> _Exercise description_:
Word for word, copy the entire listing below, but do not carry over any pictures.

> _The records_:
================
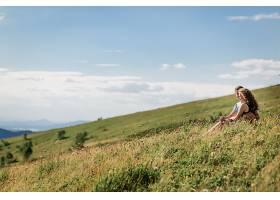 男人和女人在美丽的风景前拥抱坐在草地上_1621696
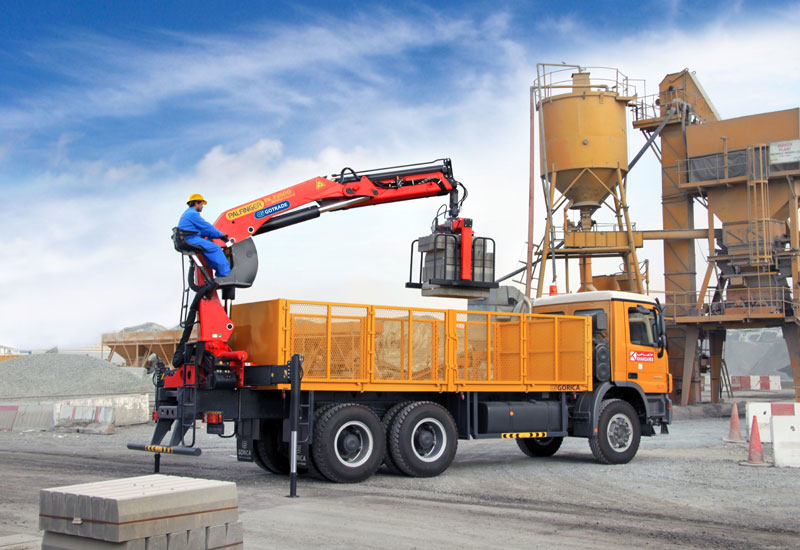 A truck equipped with a flat-bed body and a rear-mounted Palfinger knuckle-boom loader crane.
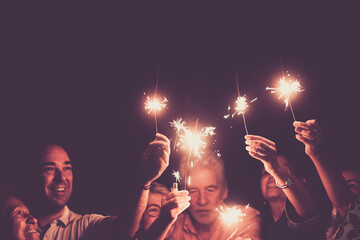 Fototapeta Family celebrating holding burning sparkles with arms raised. Group of multi generation family celebrating a birthday or anniversary or new year. Men and women having fun together obraz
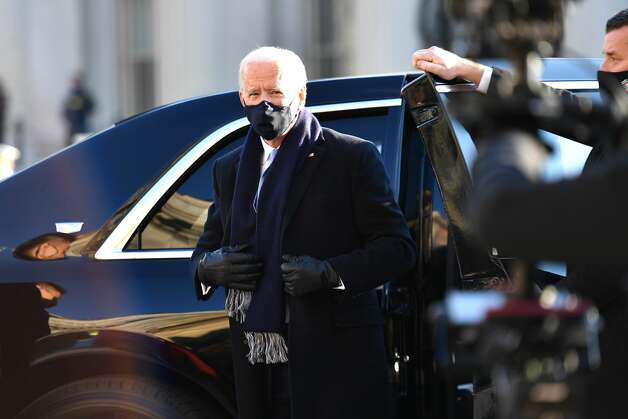President Joe Biden prepares to walk the abbreviated parade route after Biden's inauguration on January 20, 2021 in Washington, DC. Biden became the 46th president of the United States earlier today during the ceremony at the U.S. Capitol. Photo: Mark Makela/Getty Images / 2021 Getty Images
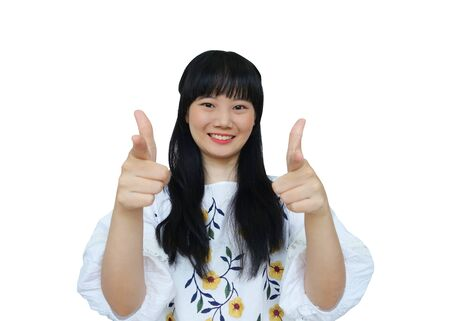 Cute Asian Girl Smiling and Pointing at Camera. isolated on White Background.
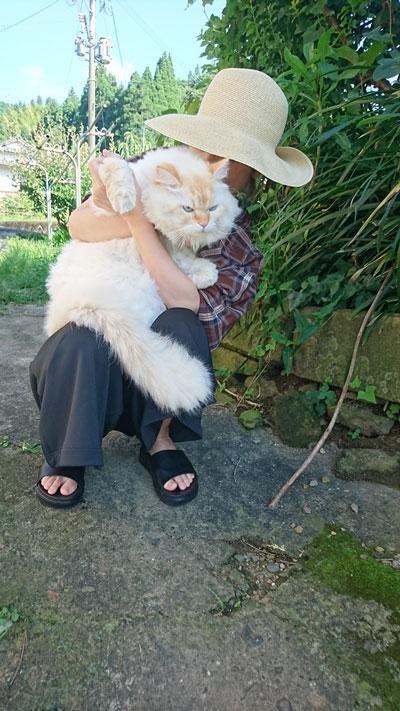 座る飼い主さんに抱っこされて正面を向くハクさん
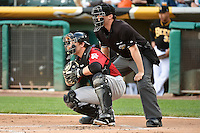 Tim Federowicz (23) of the Albuquerque Isotopes behind the plate with home plate umpire Shaun Lampe during the game against the Salt Lake Bees at Smith's Ballpark on May 21, 2014 in Salt Lake City, Utah.  (Stephen Smith/Four Seam Images)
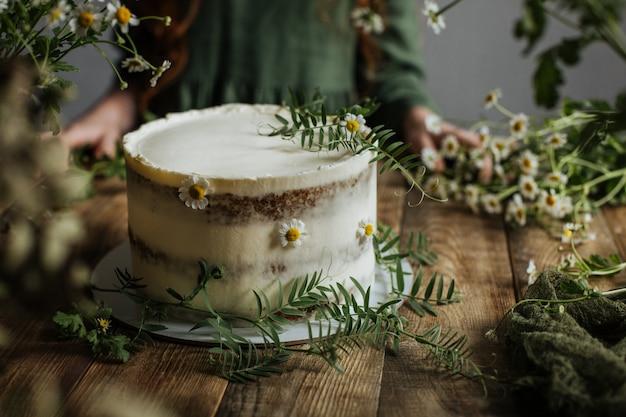 Em uma mesa de madeira é um bolo decorado com flores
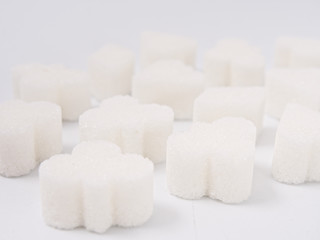 white lump sugar refined on a white background.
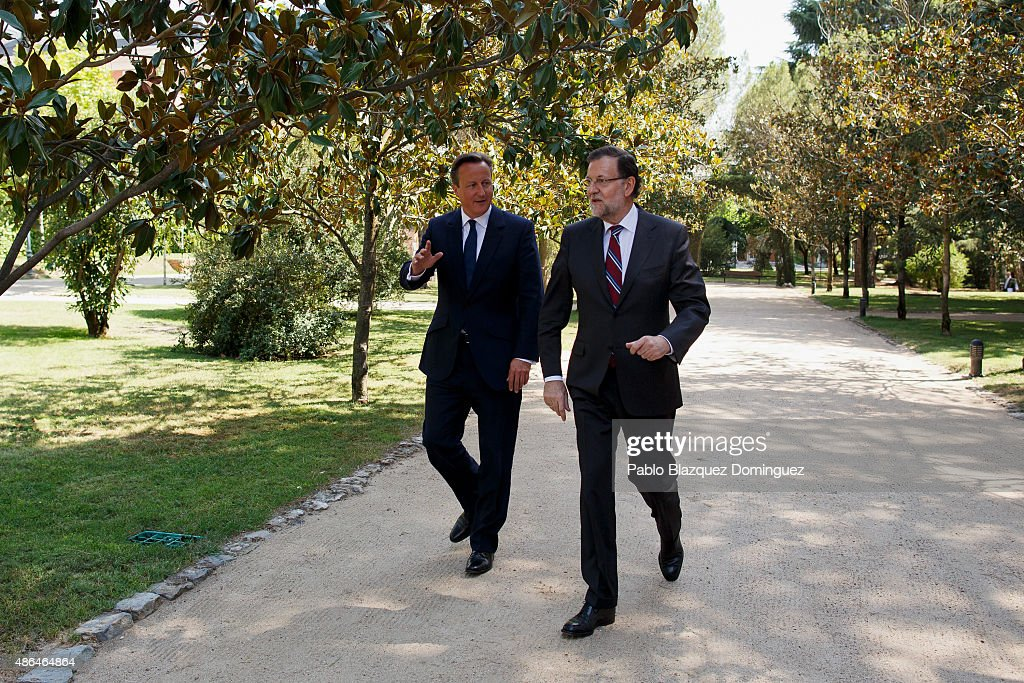 British Prime Minister David Cameron (L) and Spanish Prime Minister Mariano Rajoy (R) walk in front of the media along the gardens of Moncloa Palace on September 4, 2015 in Madrid, Spain. David Cameron is visiting Spain and Portugal as part of a tour to seek for support from fellow European leaders to go along with a renegotiation of Britain's EU membership. Rajoy and Cameron are also expect to talk about the refugees crisis the European Union is facing.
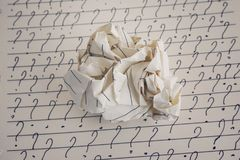 Crumpled paper ball and question marks on sheet of lined paper Royalty Free Stock Photos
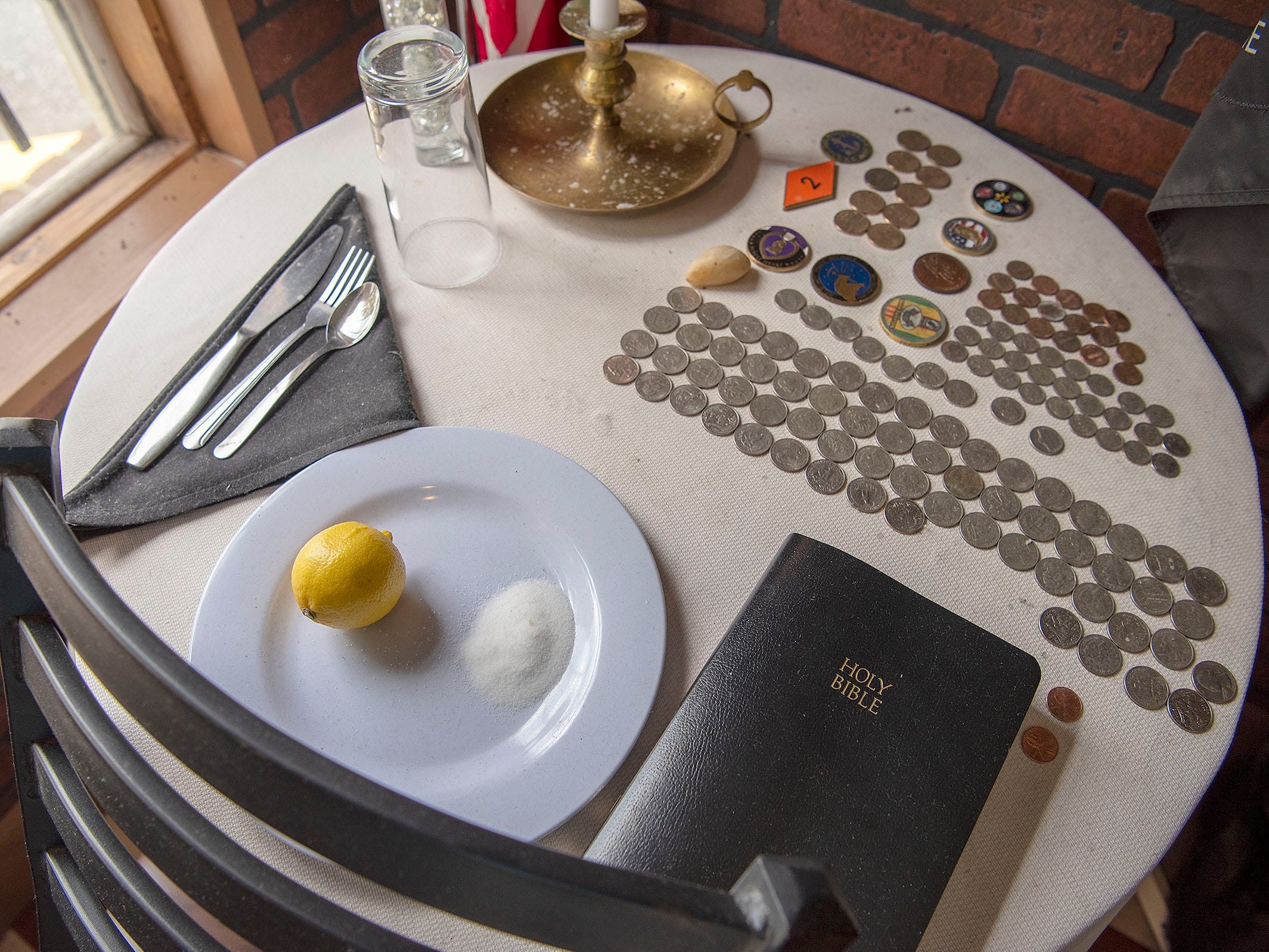 "The Missing Man Table at the Tin Plate honors military members missing in action as well as prisoners of war. The quarters were with fallen soldiers when they were killed. The display also includes ""challenge coins"" from military leaders."
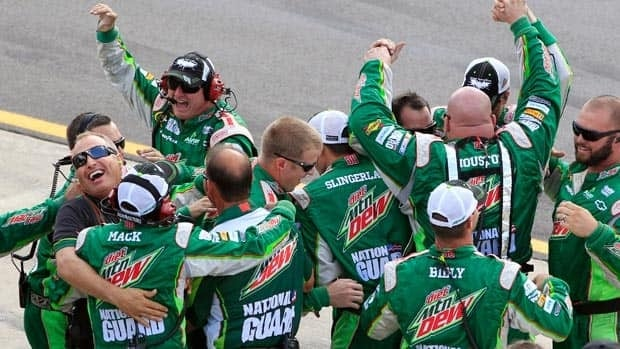 Dale Earnhardt Jr.'s crew members celebrate their win in the NASCAR Sprint Cup Series Quicken Loans 400 auto race at Michigan International Speedway, Sunday, June 17, 2012, in Brooklyn, Mich. (AP Photo/Carlos Osorio)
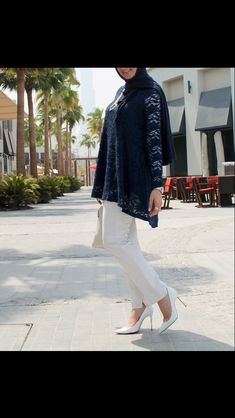 This Eid's look. Navy floral top and hijab, white pants, white Louboutin heels, white Michael Kors hand bag, silver and pearl accessories.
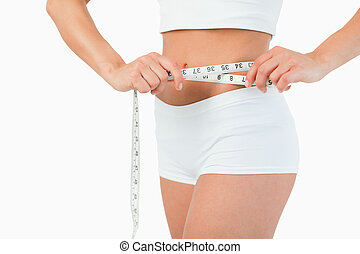 Feminine body with a measuring tape against a white...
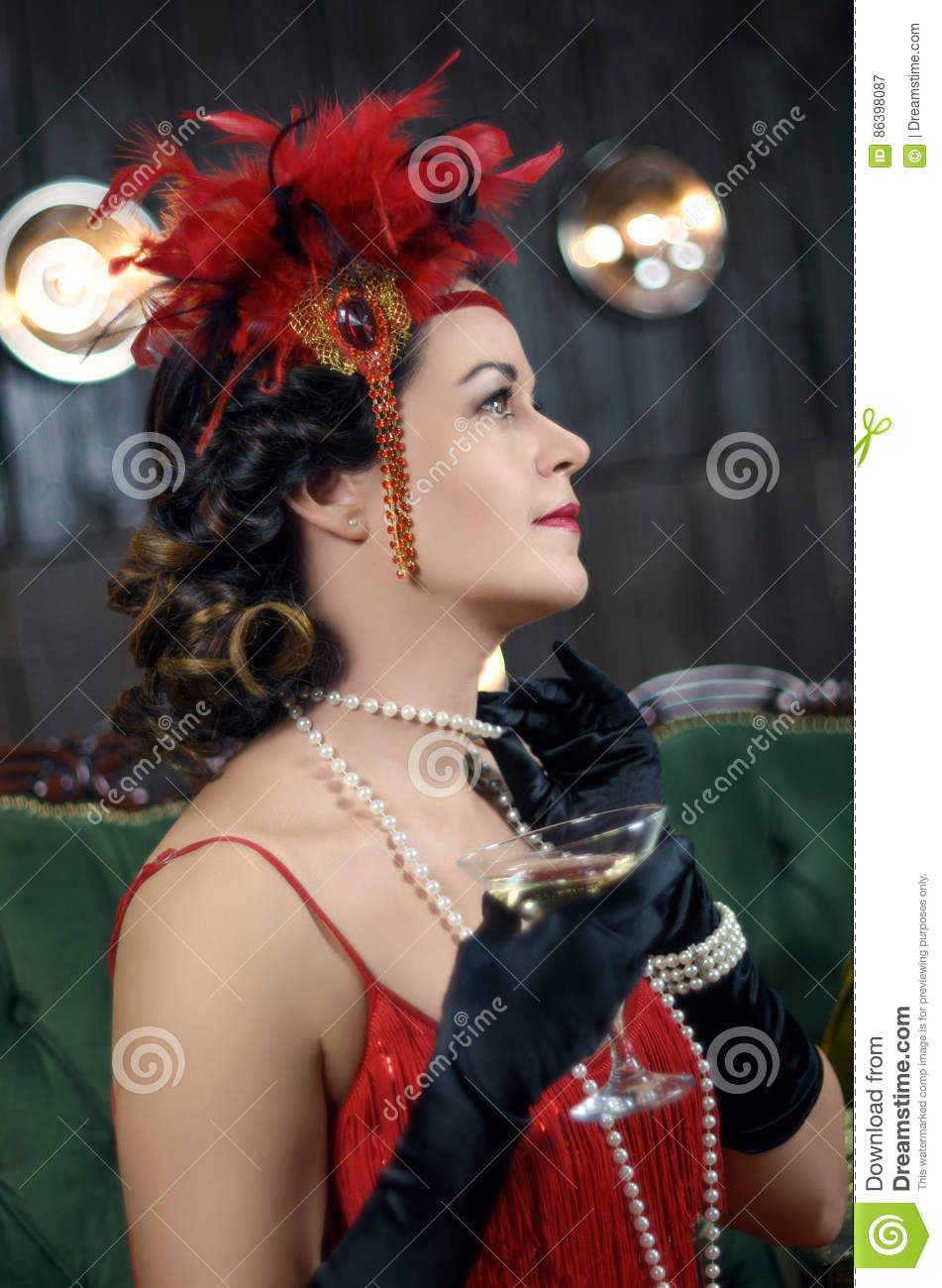 Middle Aged Beautiful Women In Great Gatsby Style With Glass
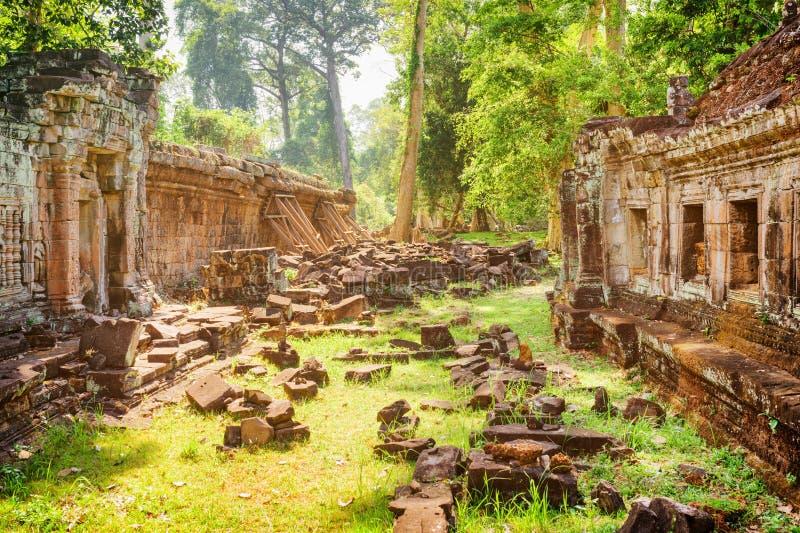 Ruins of ancient Preah Khan temple in Angkor in morning sun. Mysterious ruins of ancient Preah Khan temple in amazing Angkor in morning sun. Siem Reap, Cambodia stock images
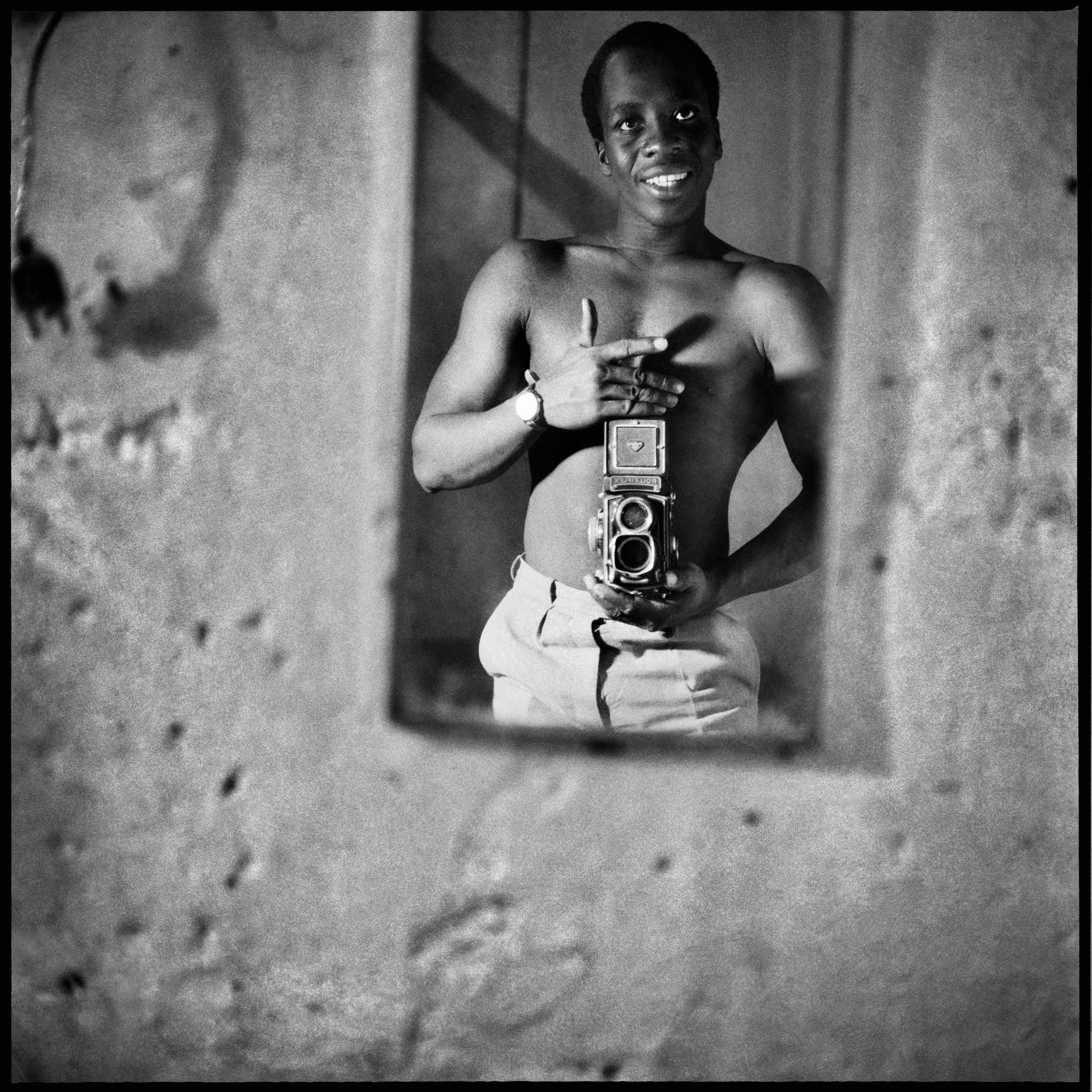 """Sanle Sory took """"autoportraits"""" as in this selfie showing off his Rolleiflex camera. He was born in 1943 in what was still colonial Upper Volta and is now the country of Burkina Faso. His black-and-white portraits show the old meeting the new: families posing in Western garb, young people side by side with a boom box and a traditional African stringed instrument."""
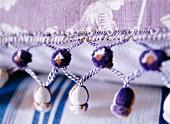 Kunstvolle Bordüre mit kleinen Bommeln an handgenähtem Kissen aus klassisch gemustertem Leinenstoff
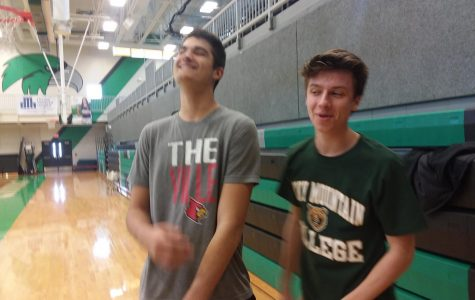 Crack up! Seniors Connor Hurelbrink and Gabe Taylor share a laugh during study hall. The two have already been accepted to the colleges they sport on their shirts.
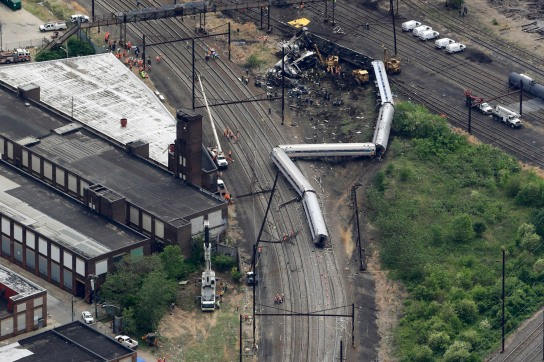 In an aerial photo, emergency personnel work at the scene of a deadly train wreck, Wednesday, May 13, 2015, in Philadelphia, after a fatal Amtrak derailment Tuesday night, in the Port Richmond section of Philadelphia. Federal investigators arrived Wednesday to determine why an Amtrak train jumped the tracks in a wreck that killed at least six people, and injured dozens. (AP Photo/Patrick Semansky)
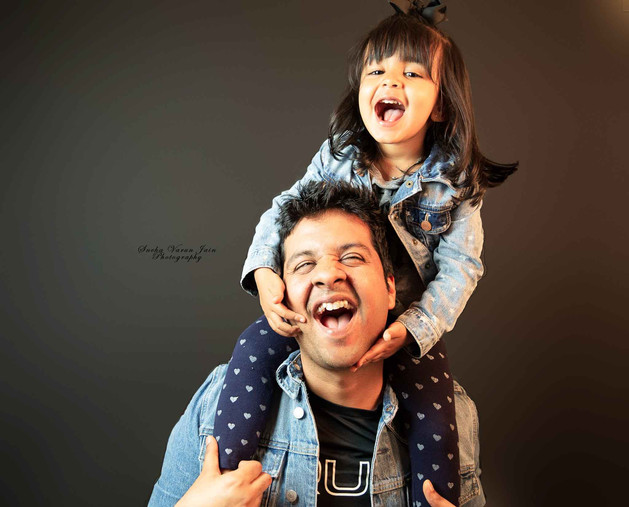 family photography pose dad father daughter laugh bond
================
> _Task response_:
 男人和女人在美丽的风景前拥抱坐在草地上_1621696
 A truck equipped with a flat-bed body and a rear-mounted Palfinger knuckle-boom loader crane.
 Fototapeta Family celebrating holding burning sparkles with arms raised. Group of multi generation family celebrating a birthday or anniversary or new year. Men and women having fun together obraz
President Joe Biden prepares to walk the abbreviated parade route after Biden's inauguration on January 20, 2021 in Washington, DC. Biden became the 46th president of the United States earlier today during the ceremony at the U.S. Capitol. Photo: Mark Makela/Getty Images / 2021 Getty Images
 Cute Asian Girl Smiling and Pointing at Camera. isolated on White Background.
 座る飼い主さんに抱っこされて正面を向くハクさん
 Tim Federowicz (23) of the Albuquerque Isotopes behind the plate with home plate umpire Shaun Lampe during the game against the Salt Lake Bees at Smith's Ballpark on May 21, 2014 in Salt Lake City, Utah.  (Stephen Smith/Four Seam Images)
 Em uma mesa de madeira é um bolo decorado com flores
 white lump sugar refined on a white background.
 British Prime Minister David Cameron (L) and Spanish Prime Minister Mariano Rajoy (R) walk in front of the media along the gardens of Moncloa Palace on September 4, 2015 in Madrid, Spain. David Cameron is visiting Spain and Portugal as part of a tour to seek for support from fellow European leaders to go along with a renegotiation of Britain's EU membership. Rajoy and Cameron are also expect to talk about the refugees crisis the European Union is facing.
 Crumpled paper ball and question marks on sheet of lined paper Royalty Free Stock Photos
 "The Missing Man Table at the Tin Plate honors military members missing in action as well as prisoners of war. The quarters were with fallen soldiers when they were killed. The display also includes ""challenge coins"" from military leaders."
 Dale Earnhardt Jr.'s crew members celebrate their win in the NASCAR Sprint Cup Series Quicken Loans 400 auto race at Michigan International Speedway, Sunday, June 17, 2012, in Brooklyn, Mich. (AP Photo/Carlos Osorio)
 This Eid's look. Navy floral top and hijab, white pants, white Louboutin heels, white Michael Kors hand bag, silver and pearl accessories.
 Feminine body with a measuring tape against a white...
 Middle Aged Beautiful Women In Great Gatsby Style With Glass
 Ruins of ancient Preah Khan temple in Angkor in morning sun. Mysterious ruins of ancient Preah Khan temple in amazing Angkor in morning sun. Siem Reap, Cambodia stock images
 """Sanle Sory took """"autoportraits"""" as in this selfie showing off his Rolleiflex camera. He was born in 1943 in what was still colonial Upper Volta and is now the country of Burkina Faso. His black-and-white portraits show the old meeting the new: families posing in Western garb, young people side by side with a boom box and a traditional African stringed instrument."""
 Kunstvolle Bordüre mit kleinen Bommeln an handgenähtem Kissen aus klassisch gemustertem Leinenstoff
 Crack up! Seniors Connor Hurelbrink and Gabe Taylor share a laugh during study hall. The two have already been accepted to the colleges they sport on their shirts.
 In an aerial photo, emergency personnel work at the scene of a deadly train wreck, Wednesday, May 13, 2015, in Philadelphia, after a fatal Amtrak derailment Tuesday night, in the Port Richmond section of Philadelphia. Federal investigators arrived Wednesday to determine why an Amtrak train jumped the tracks in a wreck that killed at least six people, and injured dozens. (AP Photo/Patrick Semansky)
 family photography pose dad father daughter laugh bond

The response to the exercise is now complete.